======== Entries provided ========

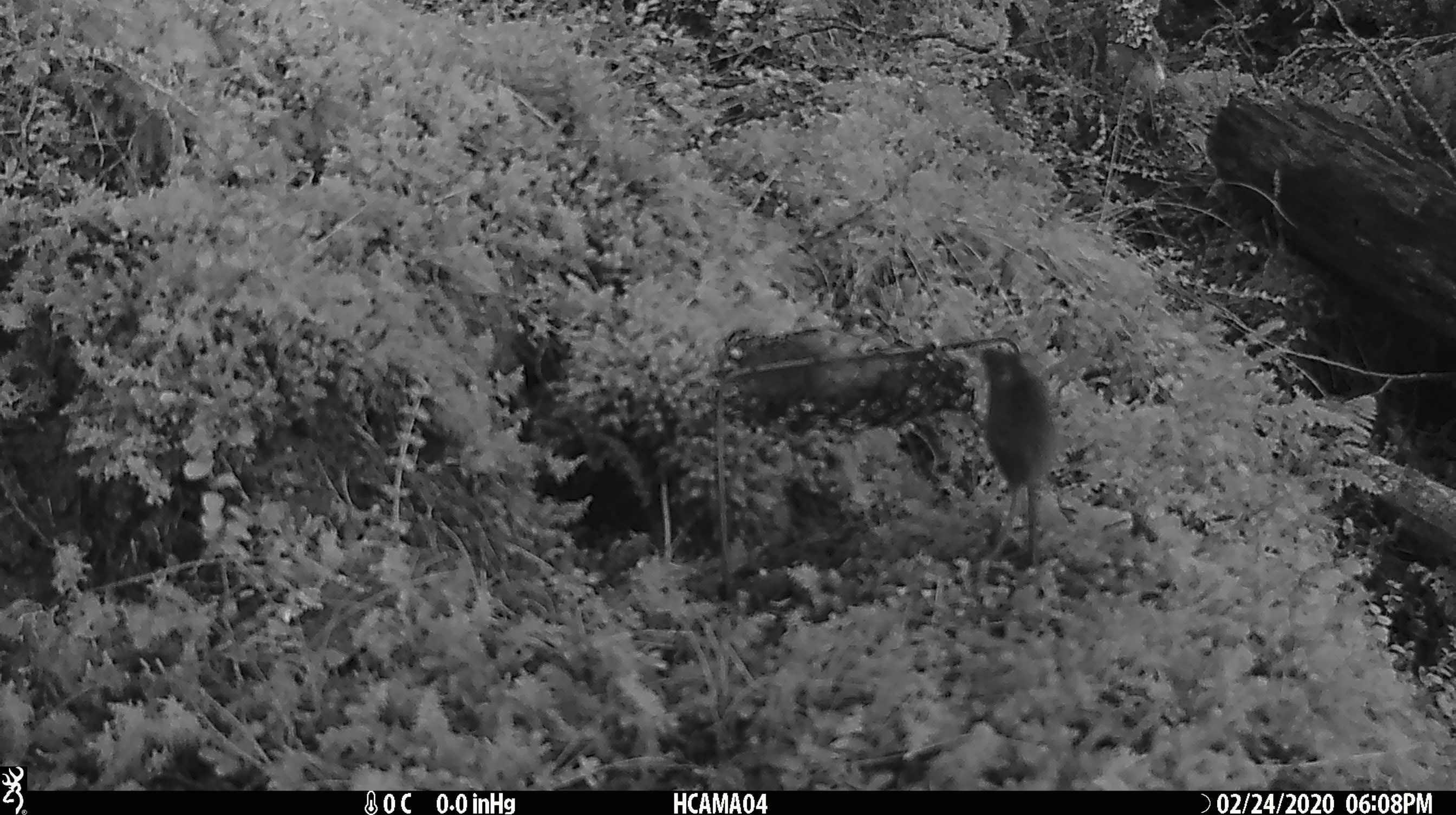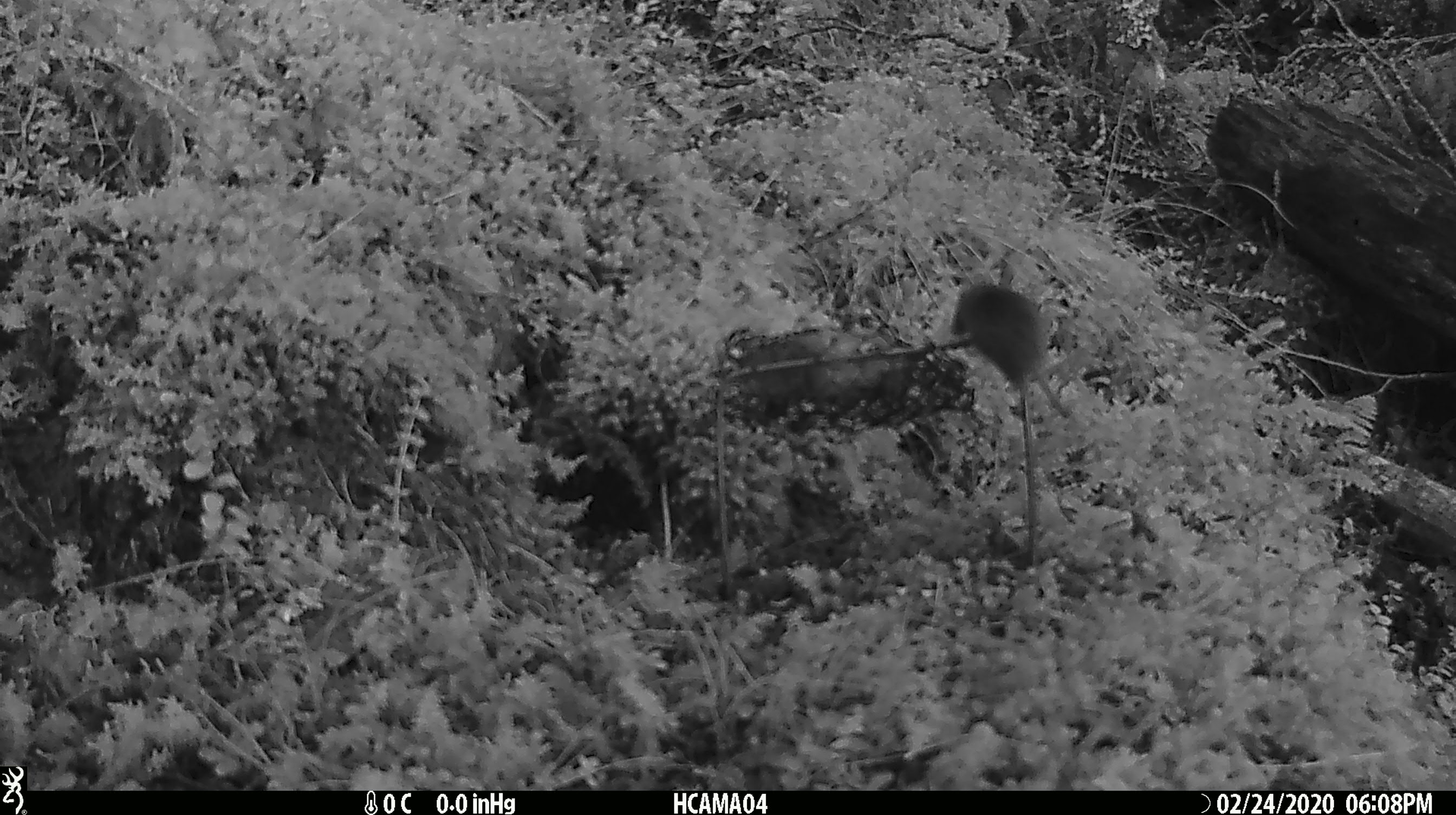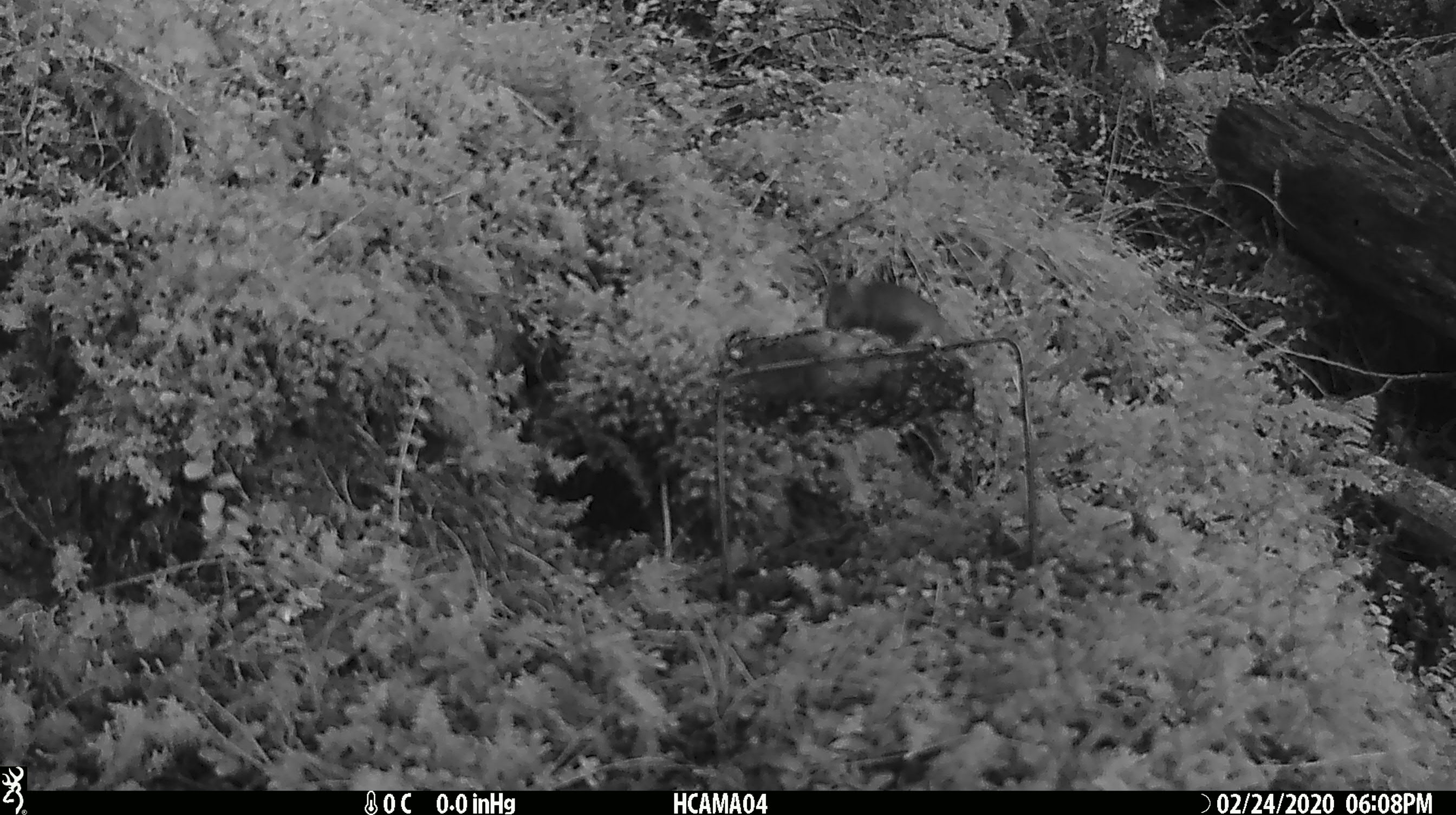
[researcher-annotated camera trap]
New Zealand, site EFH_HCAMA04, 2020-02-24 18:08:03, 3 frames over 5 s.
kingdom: Animalia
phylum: Chordata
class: Mammalia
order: Rodentia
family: Muridae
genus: Mus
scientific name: Mus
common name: mouse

========

§ Task item
Repeat, exactly and in full, every entry in the data, but not the pictures.

§ Task solution
[researcher-annotated camera trap]
New Zealand, site EFH_HCAMA04, 2020-02-24 18:08:03, 3 frames over 5 s.
kingdom: Animalia
phylum: Chordata
class: Mammalia
order: Rodentia
family: Muridae
genus: Mus
scientific name: Mus
common name: mouse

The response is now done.